He kept the piece light at some points to alleviate the listener from being mired down in their worries and self-deceptions. West disallows his audience to hear anything that doesn’t particularly ring true. Everything that he does marks a truth that he sees. He has yet to discover reality that writer and philosopher Ayn Rand paints in her colossal oeuvre.

Rapper Soulja Boy and R&B singer Chris Brown are among the subjective haters who have denounced West and this album. By taking to social media, both artists spat on West’s efforts. At the same time, would they say they’re atheists, individualists, and egoists rather than mystics, collectivists, and altruists? It would appear that these lesser performers, although brilliant at times, reflect the emotion driven genre of hip hop.

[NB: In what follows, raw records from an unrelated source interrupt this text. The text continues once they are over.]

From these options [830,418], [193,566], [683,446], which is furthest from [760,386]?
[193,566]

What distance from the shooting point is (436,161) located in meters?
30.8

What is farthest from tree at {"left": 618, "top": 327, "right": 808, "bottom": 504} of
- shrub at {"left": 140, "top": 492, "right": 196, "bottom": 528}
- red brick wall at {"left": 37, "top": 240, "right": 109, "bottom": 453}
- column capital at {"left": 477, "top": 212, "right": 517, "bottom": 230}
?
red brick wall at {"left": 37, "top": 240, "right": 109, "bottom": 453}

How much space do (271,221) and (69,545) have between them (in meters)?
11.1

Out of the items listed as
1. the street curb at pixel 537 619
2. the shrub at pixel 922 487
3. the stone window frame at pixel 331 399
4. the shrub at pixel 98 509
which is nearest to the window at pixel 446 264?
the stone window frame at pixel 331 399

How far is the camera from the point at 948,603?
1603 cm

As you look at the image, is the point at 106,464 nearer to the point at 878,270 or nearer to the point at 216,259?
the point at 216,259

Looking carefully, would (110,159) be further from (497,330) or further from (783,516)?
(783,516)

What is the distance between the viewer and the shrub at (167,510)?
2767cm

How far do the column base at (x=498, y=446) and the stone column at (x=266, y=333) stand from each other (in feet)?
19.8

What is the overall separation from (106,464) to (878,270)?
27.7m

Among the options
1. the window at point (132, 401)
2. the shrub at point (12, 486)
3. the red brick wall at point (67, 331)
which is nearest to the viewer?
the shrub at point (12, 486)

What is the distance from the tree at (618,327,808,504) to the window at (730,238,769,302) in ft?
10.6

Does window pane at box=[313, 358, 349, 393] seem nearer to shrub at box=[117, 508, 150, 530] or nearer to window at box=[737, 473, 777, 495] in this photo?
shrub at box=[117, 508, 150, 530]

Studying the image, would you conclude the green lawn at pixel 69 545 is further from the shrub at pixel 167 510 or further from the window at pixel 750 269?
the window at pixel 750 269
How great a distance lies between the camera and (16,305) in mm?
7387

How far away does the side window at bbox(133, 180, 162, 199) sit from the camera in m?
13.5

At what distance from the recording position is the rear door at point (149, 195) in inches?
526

Both of them could never achieve the heights that Donda reaches, even if Brown recorded 45 tracks for Heartbreak on a Full Moon (2018) and Soulja Boy recorded sixty-two mixtapes, they could never capture the majesty and ebullience of Donda. Far from regular power or vapidity, this soundtrack like piece of music bests the subjective hate that these talented artists exhibit otherwise.

West could be just making sounds and unintelligible grunts at this point. In fact, he has done that on rapper Pusha T’s excellent work, Daytona (2018). He didn’t have to make such a wondrous work like this, but he did just that. Duh.